La Biblia, el calefón y el balón
El Mundialito responde de forma provisional a preguntas que interesan más al futuro del fútbol que a este campeonato

El Mundial de Clubes o Mundialito ha irrumpido como un invento comercial que desató desconfianzas hacia el nuevo fútbol, del que se abusa sin piedad. Pero no estamos ante una línea divisoria. Esto no es un antes y un después, sino la consagración de cambios que hemos ido naturalizando desde hace décadas.
Desde la ley Bosman hasta los desconcertantes cambios reglamentarios; desde el VAR, que introduce tecnología en un juego salvaje, hasta la conversión del fútbol en producto de consumo. Un juego que abre sus puertas al capital especulativo, a la proyección de nuevos ricos o a la propaganda de autarquías necesitadas de legitimidad. Los hinchas, ahora tratados como clientes, los estadios como escenarios para turistas en busca de emociones, los grandes eventos convertidos en espectáculos televisivos, el juego como banco de datos de un fútbol cada vez más metodológico con su larga cadena de consecuencias.
Estas piezas sueltas del engranaje futbolístico encuentran ensamblaje en un torneo lujoso impuesto por la FIFA, forzando el calendario mundial y la cultura deportiva de EE UU, que atrae por sus posibilidades económicas y no repele por una política que llena de incertidumbre al mundo.

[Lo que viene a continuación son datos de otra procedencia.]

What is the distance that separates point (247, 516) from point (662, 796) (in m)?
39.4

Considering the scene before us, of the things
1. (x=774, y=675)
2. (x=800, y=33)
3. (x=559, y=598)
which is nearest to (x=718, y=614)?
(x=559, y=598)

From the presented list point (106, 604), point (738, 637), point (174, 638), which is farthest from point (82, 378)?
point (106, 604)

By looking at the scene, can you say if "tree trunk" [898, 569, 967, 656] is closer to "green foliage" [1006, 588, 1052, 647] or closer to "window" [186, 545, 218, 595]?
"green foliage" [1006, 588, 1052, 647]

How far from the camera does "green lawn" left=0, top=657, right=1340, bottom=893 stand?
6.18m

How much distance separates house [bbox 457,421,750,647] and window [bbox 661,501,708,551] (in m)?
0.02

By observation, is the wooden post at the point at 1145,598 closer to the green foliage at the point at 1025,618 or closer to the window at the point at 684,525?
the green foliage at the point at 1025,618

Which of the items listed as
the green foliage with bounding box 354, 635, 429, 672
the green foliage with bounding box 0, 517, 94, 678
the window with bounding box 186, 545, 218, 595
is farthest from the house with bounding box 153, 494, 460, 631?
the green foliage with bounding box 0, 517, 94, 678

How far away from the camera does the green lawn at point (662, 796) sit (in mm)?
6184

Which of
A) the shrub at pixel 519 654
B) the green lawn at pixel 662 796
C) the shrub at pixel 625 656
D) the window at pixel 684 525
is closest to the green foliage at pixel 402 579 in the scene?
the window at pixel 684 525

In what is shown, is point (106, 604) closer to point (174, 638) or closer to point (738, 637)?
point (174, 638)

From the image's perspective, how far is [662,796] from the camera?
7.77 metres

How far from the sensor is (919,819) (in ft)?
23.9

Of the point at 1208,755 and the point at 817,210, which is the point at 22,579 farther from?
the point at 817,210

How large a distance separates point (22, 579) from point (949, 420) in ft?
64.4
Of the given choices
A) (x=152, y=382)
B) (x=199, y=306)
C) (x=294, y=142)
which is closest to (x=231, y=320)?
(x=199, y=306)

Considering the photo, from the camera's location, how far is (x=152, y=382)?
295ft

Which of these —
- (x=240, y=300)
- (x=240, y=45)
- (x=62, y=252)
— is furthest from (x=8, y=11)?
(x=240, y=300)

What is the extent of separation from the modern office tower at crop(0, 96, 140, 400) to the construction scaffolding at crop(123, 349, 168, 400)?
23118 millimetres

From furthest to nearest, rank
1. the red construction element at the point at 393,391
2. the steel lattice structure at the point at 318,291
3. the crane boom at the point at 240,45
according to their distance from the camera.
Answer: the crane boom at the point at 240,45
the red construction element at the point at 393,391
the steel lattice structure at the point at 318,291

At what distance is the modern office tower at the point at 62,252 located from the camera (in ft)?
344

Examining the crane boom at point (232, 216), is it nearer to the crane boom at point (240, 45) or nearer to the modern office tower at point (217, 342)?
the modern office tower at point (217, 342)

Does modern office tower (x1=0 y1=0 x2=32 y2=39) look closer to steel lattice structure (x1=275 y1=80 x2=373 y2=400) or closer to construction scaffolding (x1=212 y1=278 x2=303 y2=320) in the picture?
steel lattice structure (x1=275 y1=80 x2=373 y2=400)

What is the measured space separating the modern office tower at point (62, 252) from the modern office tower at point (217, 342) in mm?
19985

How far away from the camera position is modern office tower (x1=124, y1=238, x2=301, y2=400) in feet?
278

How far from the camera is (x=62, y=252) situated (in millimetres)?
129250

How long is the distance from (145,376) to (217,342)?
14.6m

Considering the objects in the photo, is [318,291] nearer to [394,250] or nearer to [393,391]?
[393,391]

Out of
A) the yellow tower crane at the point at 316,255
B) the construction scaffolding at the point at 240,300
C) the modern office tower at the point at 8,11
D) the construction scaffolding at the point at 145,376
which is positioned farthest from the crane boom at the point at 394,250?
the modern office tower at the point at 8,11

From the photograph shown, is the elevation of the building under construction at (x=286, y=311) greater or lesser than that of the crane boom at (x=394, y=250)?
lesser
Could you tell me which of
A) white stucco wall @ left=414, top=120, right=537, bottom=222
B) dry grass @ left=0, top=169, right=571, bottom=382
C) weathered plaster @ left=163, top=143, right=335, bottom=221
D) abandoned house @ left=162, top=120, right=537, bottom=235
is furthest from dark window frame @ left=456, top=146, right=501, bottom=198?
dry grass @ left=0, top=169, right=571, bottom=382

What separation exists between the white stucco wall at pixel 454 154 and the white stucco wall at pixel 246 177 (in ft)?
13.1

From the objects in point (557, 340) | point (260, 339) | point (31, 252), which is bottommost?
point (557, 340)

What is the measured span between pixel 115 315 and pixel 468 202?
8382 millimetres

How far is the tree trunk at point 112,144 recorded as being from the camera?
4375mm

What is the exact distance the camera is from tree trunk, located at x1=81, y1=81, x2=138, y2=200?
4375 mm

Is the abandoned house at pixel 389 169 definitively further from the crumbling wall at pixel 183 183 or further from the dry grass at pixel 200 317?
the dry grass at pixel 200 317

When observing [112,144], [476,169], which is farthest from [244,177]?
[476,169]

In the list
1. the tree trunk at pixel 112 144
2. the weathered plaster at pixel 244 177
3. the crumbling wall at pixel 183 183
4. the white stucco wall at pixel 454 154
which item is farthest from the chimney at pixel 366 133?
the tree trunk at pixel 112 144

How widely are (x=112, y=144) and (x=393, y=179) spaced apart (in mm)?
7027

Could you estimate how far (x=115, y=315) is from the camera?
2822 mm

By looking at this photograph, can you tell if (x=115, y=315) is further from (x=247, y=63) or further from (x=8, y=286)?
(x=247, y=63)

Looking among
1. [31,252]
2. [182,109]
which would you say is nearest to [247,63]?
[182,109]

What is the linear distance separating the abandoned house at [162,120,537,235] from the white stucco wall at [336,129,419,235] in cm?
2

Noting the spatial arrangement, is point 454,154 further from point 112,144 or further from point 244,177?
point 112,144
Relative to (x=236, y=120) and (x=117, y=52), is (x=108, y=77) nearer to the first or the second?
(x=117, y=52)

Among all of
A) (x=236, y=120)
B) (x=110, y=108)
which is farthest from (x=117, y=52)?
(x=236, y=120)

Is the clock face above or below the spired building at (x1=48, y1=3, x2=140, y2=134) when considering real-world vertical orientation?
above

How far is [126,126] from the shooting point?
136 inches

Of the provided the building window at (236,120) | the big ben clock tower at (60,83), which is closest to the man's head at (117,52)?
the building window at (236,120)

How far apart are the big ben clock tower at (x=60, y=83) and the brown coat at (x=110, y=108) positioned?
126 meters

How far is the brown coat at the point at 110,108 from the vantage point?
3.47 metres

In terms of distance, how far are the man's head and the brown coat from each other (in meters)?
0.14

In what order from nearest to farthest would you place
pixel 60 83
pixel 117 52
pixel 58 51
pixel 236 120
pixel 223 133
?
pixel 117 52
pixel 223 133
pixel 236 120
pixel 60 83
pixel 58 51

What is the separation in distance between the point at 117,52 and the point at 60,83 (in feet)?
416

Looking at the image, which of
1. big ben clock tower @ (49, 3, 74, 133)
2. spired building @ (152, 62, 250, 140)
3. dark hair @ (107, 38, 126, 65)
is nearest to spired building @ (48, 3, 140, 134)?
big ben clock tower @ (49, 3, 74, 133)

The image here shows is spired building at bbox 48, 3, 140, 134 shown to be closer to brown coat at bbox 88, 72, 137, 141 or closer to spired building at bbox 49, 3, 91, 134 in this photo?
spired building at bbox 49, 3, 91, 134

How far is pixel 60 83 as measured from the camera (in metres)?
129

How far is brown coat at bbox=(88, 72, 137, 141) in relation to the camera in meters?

Nada ilusiona más a Infantino que abrazar a Trump. Este afán por conquistar Estados Unidos también viene de atrás. Desde Pelé a Messi, llevamos más de 50 años utilizando a los héroes para hacer girar el fútbol hacia el interés de los americanos y, de paso, el de marcas comerciales irresistibles.
Lo curioso es que, por ahora, Estados Unidos está influyendo más en el fútbol (presentación individual de los jugadores, árbitros con micrófonos, cámaras corporales…) que el fútbol en los estadounidenses.
Europa, aun sin algunos grandes exponentes de esta temporada como el Barça o el Liverpool, llega mostrando su colosal músculo, como le corresponde al continente que aspira talento con ambición imperial. Sí, la palabra “imperialismo” suena fuerte, pero desde la mirada sudamericana es una evidencia. Se llevan a los mejores jugadores cada vez a edades más tempranas a cumplir su sueño europeo. La excelencia se marcha, los aficionados se resignan a la mediocridad y, paradójicamente, la pasión crece.
Sin embargo, los países más representados en número de jugadores son Brasil (142) y Argentina (104), donde la información genética y el fútbol como parte importante de la cultura popular sigue produciendo cantidades industriales de talento. Europa atrae, pero Sudamérica produce. Un modo doloroso, por la desbandada, de triunfar en el nuevo orden. Y aún ofrece otra contribución: como en Qatar, los hinchas sudamericanos le ponen alma a este lujo artificial.
Y luego está lo otro. Un Mundialito que, como en el tango Cambalache, mezcla “la biblia y el calefón” a 35 grados. Masacre física y mejunje global que miramos porque el balón nos sigue hipnotizando. Pero a estas alturas uno se siente tentado de preguntarle al balón qué piensa de nosotros. Mirones que asistimos en calidad de aficionados con el ánimo acrítico de uno de los Buendía en Cien años de soledad: “Venimos porque todo el mundo viene”.
De momento, el Mundialito es el campeonato de las cosas sueltas: ¿cómo está Messi camino del próximo Mundial?, ¿cómo le queda a Sergio Ramos la camiseta de Rayados?, ¿de verdad que Mastantuono es tan bueno?, ¿qué pensará y que inventará Xabi Alonso, al que imaginamos durmiendo con un ojo abierto? Cada partido va respondiendo a preguntas que interesan más al futuro del fútbol que a este campeonato.
También caben interrogantes más profundos, porque nos gusta poner al día nuestras certezas. ¿Seguirán sabiendo ganar el Madrid y el Bayern Múnich? ¿Es el PSG el nuevo referente? ¿Se reinventará el City? Las respuestas, como siempre ocurre en el fútbol, serán provisionales.
Y ahora les dejo, que voy a ver el Los Angeles Football Club vs ES Tunis y no me lo quiero perder.